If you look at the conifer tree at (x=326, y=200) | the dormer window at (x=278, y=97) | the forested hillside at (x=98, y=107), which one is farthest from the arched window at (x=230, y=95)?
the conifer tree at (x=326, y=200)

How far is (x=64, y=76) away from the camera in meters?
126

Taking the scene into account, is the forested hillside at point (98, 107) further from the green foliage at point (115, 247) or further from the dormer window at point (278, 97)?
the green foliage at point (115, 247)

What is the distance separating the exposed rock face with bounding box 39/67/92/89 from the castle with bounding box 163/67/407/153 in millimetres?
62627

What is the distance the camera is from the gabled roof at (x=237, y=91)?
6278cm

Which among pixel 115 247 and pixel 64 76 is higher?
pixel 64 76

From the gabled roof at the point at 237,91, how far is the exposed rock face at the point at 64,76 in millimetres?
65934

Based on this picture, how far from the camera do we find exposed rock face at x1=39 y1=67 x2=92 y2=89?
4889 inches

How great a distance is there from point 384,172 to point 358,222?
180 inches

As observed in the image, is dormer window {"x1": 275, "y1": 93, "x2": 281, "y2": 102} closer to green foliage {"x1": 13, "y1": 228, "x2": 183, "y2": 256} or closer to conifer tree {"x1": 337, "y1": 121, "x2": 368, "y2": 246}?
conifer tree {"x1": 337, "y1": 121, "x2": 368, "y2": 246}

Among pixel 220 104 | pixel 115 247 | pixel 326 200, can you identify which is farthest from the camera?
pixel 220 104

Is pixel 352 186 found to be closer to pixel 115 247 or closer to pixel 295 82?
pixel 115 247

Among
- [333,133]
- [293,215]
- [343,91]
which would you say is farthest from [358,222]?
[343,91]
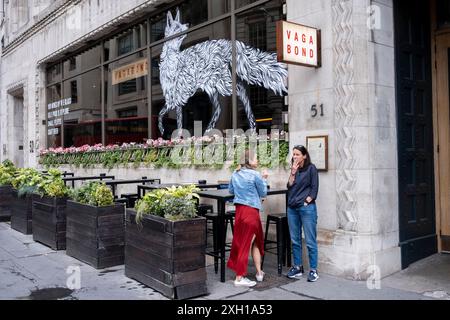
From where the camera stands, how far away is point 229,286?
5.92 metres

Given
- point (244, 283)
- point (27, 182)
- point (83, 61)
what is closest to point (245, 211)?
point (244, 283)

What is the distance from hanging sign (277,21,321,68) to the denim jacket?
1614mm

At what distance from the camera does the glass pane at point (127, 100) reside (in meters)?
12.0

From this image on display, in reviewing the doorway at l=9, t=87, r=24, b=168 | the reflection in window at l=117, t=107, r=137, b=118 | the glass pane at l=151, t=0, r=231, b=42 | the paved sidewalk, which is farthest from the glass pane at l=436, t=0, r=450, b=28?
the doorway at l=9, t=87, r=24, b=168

******

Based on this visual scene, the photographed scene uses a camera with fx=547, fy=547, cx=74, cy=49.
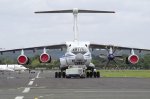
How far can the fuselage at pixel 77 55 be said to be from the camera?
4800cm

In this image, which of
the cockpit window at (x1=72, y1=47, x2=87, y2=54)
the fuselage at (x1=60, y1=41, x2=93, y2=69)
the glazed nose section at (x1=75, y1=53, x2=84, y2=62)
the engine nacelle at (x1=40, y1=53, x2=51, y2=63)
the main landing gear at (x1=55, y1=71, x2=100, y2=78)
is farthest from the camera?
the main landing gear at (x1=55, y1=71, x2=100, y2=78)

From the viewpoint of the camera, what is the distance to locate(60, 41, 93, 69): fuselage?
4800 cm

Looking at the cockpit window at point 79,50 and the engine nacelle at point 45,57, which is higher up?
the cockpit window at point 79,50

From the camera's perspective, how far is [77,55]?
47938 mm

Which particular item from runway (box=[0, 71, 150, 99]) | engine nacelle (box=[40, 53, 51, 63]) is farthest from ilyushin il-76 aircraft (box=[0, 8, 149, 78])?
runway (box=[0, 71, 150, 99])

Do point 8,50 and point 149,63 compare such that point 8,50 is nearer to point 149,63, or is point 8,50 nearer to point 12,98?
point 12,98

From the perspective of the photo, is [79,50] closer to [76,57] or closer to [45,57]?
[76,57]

******

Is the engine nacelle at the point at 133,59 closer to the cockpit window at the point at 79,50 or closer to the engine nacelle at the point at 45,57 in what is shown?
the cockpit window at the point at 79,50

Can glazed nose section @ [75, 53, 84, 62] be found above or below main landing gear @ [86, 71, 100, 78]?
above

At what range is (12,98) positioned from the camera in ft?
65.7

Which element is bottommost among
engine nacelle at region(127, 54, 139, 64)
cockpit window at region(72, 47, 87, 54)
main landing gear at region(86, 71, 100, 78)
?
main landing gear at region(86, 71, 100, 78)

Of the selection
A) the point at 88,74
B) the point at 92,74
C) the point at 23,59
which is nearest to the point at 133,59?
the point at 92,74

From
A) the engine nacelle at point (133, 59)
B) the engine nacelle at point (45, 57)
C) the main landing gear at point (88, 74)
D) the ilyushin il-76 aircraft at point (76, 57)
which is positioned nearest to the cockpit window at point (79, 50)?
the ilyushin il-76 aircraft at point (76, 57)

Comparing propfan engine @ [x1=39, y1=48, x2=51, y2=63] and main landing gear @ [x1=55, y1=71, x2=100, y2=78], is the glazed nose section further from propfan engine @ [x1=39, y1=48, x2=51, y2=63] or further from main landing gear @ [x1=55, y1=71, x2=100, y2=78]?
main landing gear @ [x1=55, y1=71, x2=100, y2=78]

******

- _WHAT IS REQUIRED_:
Find every row above that contains the string "runway" and copy each of those rows in full. Match case exactly.

- _FULL OUTPUT_:
Which particular item from runway (box=[0, 71, 150, 99]) | engine nacelle (box=[40, 53, 51, 63]) is farthest from ilyushin il-76 aircraft (box=[0, 8, 149, 78])?
runway (box=[0, 71, 150, 99])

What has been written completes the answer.